The Dons already have six players with BCS scholarship offers and could have as many as 10 players sign letters of intent next February.
Defensive backs Brandon Beaver and Alphonso Marsh have offers from most of the Pac-12, offensive lineman Lacy Westbrook is one of the premier players in the region and fellow lineman Dejon Allen has already committed to Arizona State. Throw in defensive end Damion Turpin, who's close to double digit offers, linebacker Lavell Sanders and sleeper linebacker William Johnson and the Dons are definitely loaded.
Although they don't have as many FBS prospects as the Dons, the Celts will have the most heavily recruited player on the field in offensive lineman Jordan Simmons.
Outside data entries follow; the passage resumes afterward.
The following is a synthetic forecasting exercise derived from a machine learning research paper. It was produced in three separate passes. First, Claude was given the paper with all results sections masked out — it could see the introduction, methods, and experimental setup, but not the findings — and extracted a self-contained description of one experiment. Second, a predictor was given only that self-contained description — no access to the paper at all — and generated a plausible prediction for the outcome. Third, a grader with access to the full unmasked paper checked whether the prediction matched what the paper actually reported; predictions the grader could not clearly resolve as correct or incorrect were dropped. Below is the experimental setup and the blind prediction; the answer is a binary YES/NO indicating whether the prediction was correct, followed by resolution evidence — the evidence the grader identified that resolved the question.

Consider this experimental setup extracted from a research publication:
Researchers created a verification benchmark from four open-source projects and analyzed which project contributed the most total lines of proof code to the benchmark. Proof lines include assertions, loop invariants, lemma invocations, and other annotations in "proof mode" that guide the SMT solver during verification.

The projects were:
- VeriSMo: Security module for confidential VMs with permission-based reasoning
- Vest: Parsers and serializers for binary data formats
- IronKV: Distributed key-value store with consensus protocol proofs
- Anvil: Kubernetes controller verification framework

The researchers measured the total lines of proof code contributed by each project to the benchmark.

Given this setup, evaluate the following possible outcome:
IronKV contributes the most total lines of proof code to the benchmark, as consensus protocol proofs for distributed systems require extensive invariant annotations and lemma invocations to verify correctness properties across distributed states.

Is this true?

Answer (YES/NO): NO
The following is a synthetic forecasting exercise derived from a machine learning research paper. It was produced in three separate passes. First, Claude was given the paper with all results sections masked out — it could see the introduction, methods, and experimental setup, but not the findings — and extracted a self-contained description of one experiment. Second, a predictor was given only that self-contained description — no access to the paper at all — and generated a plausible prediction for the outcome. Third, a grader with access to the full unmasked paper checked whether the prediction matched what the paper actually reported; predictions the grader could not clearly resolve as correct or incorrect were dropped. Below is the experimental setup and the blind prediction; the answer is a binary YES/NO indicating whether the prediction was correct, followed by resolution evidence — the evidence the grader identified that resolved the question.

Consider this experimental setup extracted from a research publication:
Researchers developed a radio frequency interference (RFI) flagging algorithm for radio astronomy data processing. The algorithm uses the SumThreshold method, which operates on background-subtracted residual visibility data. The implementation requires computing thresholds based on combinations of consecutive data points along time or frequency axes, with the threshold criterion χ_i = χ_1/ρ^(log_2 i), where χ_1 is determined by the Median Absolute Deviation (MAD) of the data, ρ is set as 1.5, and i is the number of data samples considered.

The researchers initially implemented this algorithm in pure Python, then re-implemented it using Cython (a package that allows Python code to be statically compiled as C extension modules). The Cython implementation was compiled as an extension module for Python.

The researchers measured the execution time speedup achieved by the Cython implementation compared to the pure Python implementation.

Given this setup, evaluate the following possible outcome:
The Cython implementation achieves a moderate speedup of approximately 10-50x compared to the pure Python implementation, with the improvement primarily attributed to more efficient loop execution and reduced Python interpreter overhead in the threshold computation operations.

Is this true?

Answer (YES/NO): NO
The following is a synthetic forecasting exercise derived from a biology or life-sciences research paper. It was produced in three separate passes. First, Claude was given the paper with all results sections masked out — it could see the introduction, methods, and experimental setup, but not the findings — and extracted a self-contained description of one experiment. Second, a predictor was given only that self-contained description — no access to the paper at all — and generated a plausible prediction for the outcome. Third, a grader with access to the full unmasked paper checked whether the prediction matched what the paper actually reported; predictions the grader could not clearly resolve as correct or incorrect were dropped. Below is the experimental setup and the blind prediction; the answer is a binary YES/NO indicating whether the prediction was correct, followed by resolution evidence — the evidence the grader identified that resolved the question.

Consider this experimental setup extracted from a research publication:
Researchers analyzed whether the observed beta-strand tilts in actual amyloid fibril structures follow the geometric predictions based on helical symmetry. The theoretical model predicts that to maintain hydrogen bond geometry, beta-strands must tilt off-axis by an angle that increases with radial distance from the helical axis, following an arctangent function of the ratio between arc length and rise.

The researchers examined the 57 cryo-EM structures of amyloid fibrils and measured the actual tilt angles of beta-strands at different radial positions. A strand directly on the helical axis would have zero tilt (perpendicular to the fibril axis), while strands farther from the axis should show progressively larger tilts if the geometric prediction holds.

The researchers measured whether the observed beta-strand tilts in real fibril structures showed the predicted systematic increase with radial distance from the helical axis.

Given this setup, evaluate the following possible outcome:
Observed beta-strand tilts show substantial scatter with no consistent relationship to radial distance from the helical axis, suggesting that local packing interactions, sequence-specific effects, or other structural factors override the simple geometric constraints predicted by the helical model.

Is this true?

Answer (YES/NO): NO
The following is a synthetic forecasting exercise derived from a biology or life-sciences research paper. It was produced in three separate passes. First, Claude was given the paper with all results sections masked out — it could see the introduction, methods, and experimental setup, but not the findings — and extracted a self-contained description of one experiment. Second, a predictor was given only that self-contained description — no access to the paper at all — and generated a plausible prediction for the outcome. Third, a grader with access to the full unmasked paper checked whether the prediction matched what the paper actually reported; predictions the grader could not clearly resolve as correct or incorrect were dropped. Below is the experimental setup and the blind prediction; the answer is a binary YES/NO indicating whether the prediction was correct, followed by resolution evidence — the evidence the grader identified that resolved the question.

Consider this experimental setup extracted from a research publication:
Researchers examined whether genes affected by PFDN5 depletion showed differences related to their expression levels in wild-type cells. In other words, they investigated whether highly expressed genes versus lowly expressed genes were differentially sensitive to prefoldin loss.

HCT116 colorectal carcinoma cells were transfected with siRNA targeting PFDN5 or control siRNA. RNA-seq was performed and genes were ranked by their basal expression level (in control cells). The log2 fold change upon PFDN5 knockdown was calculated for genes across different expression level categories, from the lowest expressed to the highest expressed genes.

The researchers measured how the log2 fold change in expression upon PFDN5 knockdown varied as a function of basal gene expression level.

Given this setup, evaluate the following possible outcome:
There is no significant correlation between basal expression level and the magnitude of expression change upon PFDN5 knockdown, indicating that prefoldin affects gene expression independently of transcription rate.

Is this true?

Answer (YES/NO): NO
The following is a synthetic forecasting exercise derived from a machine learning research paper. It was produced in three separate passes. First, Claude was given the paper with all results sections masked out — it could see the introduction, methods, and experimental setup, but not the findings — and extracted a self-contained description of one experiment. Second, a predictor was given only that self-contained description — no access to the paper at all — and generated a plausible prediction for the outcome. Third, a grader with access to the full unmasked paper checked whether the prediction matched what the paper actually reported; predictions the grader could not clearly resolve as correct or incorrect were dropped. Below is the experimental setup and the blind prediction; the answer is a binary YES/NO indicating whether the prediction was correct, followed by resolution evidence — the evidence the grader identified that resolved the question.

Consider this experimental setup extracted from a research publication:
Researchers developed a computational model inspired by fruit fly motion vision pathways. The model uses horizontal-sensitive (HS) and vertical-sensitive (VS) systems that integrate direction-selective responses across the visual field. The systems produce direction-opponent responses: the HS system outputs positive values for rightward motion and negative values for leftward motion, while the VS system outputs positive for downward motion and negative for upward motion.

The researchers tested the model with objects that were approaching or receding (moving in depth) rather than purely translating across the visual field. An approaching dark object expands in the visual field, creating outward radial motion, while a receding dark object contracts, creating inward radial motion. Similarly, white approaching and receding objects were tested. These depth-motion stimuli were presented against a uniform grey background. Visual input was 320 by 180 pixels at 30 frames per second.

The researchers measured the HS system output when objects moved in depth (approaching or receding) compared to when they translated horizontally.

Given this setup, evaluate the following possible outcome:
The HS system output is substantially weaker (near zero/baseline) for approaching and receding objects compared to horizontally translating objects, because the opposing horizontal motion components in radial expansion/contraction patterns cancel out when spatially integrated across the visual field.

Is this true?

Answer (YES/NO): YES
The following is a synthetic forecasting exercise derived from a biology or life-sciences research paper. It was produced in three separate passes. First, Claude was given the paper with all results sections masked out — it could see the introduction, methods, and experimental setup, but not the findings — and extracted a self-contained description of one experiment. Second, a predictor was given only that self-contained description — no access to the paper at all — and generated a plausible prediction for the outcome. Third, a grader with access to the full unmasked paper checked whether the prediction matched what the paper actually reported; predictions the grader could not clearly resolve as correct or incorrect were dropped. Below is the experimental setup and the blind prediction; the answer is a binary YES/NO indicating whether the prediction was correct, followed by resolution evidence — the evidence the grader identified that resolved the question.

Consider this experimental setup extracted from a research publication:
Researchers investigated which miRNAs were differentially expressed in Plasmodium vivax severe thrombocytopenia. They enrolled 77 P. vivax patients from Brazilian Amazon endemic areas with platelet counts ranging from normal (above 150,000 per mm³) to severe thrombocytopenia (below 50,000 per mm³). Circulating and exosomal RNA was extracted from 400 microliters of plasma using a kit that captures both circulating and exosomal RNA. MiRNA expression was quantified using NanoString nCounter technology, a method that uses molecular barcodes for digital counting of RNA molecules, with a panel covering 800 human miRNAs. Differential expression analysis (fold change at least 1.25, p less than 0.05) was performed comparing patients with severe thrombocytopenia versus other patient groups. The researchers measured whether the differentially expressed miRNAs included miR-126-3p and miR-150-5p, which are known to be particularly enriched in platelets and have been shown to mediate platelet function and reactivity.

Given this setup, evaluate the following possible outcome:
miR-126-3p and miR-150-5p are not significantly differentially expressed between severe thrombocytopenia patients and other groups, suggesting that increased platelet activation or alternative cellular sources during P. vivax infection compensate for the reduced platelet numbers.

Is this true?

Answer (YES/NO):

He has close to 50 scholarships on the table and is easily among the most dominant linemen in the nation.
Wideout Chris Harper could also explode this season after a great spring/summer. Colorado is the lone BCS offer at this time but the Celts coaches think Harper is an even better prospect than former standout receiver Devin Lucien, who blew up last season before signing with UCLA over offers from most of the Pac-10, plus Miami and Nebraska.
Another player to watch from Crespi is standout junior safety Tyler Foreman. He has a college body right now, great athleticism and should be among the most heavily recruited defensive backs in the state next year.